Try looking at a wine in this way: Wines offer several levels of flavor and aromatics. The primary flavors are the fruit characteristics inherent in a given type of grape. For example, cabernet sauvignons are often described as offering flavors of cassis or currants-these are characteristics true to that varietal. Secondary flavors occur during fermentation and barrel aging. For instance, if that same cassis-like cabernet sauvignon is aged in a brand-new French oak barrel with a high toast, it will also take on flavors that are best described as vanilla- and mocha-like, i.e., flavors that are associated with barrel aging, particularly new barrel aging. Tertiary flavors are flavors that arise in a wine once it has been aged two to five years, or more, from the vintage date on the bottle. These are flavors that occur in the bottle itself, as the wine transforms its structure. In older cabernets that have aged well, one can often detect notes of sandalwood, tobacco, or leather.
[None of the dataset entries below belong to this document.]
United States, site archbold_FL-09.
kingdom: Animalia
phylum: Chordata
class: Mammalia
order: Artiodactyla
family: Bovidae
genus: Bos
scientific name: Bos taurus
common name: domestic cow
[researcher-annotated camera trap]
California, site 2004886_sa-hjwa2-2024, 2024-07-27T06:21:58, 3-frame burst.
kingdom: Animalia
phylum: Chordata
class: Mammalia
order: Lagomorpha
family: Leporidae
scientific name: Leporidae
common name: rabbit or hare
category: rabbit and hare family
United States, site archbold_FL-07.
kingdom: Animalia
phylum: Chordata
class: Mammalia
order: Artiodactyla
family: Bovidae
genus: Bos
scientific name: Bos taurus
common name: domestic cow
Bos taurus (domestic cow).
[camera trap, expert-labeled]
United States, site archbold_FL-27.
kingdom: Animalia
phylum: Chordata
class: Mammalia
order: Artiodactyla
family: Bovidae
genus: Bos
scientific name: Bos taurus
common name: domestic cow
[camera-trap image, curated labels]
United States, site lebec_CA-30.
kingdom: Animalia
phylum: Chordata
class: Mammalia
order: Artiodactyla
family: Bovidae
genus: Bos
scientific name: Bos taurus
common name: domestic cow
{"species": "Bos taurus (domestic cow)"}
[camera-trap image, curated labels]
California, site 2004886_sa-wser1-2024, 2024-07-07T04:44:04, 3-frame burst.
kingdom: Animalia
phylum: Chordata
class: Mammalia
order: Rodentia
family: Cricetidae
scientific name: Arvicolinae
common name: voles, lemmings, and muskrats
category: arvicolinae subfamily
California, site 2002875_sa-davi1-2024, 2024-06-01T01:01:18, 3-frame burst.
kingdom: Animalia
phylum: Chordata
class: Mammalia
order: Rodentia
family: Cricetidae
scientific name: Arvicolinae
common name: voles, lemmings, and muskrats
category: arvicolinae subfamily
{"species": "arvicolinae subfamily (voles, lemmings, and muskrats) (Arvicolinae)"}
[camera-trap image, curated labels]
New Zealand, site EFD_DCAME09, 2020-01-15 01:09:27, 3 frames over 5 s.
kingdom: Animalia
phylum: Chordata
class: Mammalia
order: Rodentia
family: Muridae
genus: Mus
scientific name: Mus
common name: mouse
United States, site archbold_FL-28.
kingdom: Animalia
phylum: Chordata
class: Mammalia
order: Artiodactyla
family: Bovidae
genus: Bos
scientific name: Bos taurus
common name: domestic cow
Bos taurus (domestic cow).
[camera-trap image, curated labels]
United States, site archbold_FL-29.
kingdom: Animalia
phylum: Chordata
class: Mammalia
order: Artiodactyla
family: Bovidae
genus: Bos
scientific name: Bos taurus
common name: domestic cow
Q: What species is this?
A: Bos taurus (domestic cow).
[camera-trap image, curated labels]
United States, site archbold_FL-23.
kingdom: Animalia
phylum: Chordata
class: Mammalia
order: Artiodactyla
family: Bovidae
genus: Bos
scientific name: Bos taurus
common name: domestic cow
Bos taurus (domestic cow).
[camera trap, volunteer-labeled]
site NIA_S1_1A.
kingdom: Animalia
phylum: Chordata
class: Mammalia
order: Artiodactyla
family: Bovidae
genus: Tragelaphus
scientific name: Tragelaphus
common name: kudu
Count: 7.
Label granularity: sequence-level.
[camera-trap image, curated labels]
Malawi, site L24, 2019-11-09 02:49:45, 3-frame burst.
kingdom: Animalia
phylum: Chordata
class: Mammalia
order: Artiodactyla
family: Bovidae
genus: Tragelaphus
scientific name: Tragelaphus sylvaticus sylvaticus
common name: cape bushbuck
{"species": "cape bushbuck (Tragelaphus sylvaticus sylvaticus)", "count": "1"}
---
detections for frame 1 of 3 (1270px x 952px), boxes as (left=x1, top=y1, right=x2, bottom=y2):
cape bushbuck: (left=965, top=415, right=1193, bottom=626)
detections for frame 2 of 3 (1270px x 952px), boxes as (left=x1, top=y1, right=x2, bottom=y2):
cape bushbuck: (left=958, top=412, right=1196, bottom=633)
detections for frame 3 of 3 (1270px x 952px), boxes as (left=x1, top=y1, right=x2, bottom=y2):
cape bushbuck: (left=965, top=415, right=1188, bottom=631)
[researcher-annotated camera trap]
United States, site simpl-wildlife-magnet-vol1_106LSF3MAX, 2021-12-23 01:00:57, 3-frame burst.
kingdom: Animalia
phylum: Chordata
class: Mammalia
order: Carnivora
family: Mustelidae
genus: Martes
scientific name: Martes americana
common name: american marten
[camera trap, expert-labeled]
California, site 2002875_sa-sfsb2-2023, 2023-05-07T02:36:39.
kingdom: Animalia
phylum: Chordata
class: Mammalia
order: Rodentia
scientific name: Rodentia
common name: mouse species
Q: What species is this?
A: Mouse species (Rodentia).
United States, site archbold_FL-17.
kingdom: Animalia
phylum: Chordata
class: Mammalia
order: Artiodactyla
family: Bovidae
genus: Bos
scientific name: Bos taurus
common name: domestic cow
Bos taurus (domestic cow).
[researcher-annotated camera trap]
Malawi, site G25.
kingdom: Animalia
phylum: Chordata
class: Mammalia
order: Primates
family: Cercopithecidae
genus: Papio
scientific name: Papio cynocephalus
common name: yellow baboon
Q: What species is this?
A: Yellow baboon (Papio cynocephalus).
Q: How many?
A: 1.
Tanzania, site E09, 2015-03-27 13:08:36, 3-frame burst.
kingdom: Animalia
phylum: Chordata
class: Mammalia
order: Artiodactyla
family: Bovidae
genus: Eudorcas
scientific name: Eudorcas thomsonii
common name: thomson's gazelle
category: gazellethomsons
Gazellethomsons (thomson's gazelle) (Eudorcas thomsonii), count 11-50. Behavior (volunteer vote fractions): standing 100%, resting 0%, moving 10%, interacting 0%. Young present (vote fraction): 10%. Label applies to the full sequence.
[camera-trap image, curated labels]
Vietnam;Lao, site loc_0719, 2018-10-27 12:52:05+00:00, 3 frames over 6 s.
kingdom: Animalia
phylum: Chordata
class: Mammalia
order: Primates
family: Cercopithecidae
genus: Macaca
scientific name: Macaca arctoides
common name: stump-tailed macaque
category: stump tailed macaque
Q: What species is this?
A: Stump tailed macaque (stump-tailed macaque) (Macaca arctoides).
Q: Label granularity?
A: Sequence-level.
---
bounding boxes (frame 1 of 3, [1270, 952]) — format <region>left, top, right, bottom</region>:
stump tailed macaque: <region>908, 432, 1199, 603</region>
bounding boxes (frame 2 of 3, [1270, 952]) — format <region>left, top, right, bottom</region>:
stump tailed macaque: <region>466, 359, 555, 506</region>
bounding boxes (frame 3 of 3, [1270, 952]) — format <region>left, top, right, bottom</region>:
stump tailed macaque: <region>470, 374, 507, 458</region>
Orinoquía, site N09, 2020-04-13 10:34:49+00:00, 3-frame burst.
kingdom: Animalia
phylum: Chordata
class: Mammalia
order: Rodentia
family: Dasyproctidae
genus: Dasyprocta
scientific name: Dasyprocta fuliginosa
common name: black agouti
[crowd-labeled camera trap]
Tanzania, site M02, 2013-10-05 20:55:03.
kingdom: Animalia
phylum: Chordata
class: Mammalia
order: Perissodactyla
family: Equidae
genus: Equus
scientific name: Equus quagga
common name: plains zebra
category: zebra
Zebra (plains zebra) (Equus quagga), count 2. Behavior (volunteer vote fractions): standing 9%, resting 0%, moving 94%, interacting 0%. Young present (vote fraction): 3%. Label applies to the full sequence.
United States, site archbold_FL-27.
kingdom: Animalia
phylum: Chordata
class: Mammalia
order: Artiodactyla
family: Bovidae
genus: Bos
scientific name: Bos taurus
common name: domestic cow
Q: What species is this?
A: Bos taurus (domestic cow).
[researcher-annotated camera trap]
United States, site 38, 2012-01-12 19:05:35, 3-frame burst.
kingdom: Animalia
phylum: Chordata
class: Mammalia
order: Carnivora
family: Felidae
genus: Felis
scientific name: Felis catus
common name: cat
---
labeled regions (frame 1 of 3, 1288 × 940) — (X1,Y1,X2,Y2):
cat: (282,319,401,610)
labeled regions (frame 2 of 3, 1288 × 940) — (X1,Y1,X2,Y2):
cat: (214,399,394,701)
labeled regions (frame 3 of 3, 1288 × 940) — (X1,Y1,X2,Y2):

These more mysterious tertiary flavors are obtained when wines are allowed to age a bit.

The winemaking process really comes into play regarding balance. For example, if a dry wine was bottled with a degree of residual sugar left in it (due to stuck fermentation, or a stylistic decision on the part of the winemaker); if it was picked at very high brix levels to show off youthful fruit; or if it was made in such a way that the fruit was greatly extracted, the result will be a wine that is likely delicious, but may not age well. The high notes of fruit and the possibility of some residual sugar have thrown the wine somewhat out of balance so that when it ages, and the fruit naturally subsides, there may not be enough natural acid and other necessary components to result in a gracefully aged wine.

On the other hand, if a wine was made in a more balanced fashion from the beginning, it will age more evenly. The fruit may subside, but a healthy acid note will still be prevalent so the wine remains lively and can support other flavor components as they arise in the bottle.

It would be short-sighted to say one type of wine is good while another is bad, because it comes down to whether or not you intend to age a given wine, and to what kind of wine you like to drink. Some people find higher-alcohol wines fatiguing while others find them fun and interesting to drink.

This much is true, however: If you’re looking for a wine that will cellar for several years, you’ll want to identify a wine that has been made with an eye toward the traditional definition of balance. If, however, you want to buy a wine that you can drink with dinner that night, you need not concern yourself with great balance.

Of course, some would argue that a balanced wine, even in its youth, offers a more pleasant drinking experience-the tannic structure is more graceful, the flavors are more integrated, the mouth feel is more even, the finish is longer and warm. Others argue that balanced wines, when young, are still somewhat closed and tight. That fruit-forward wines are more fun to drink than austere, balanced wines. Ultimately, balance is in the eye of the beholder.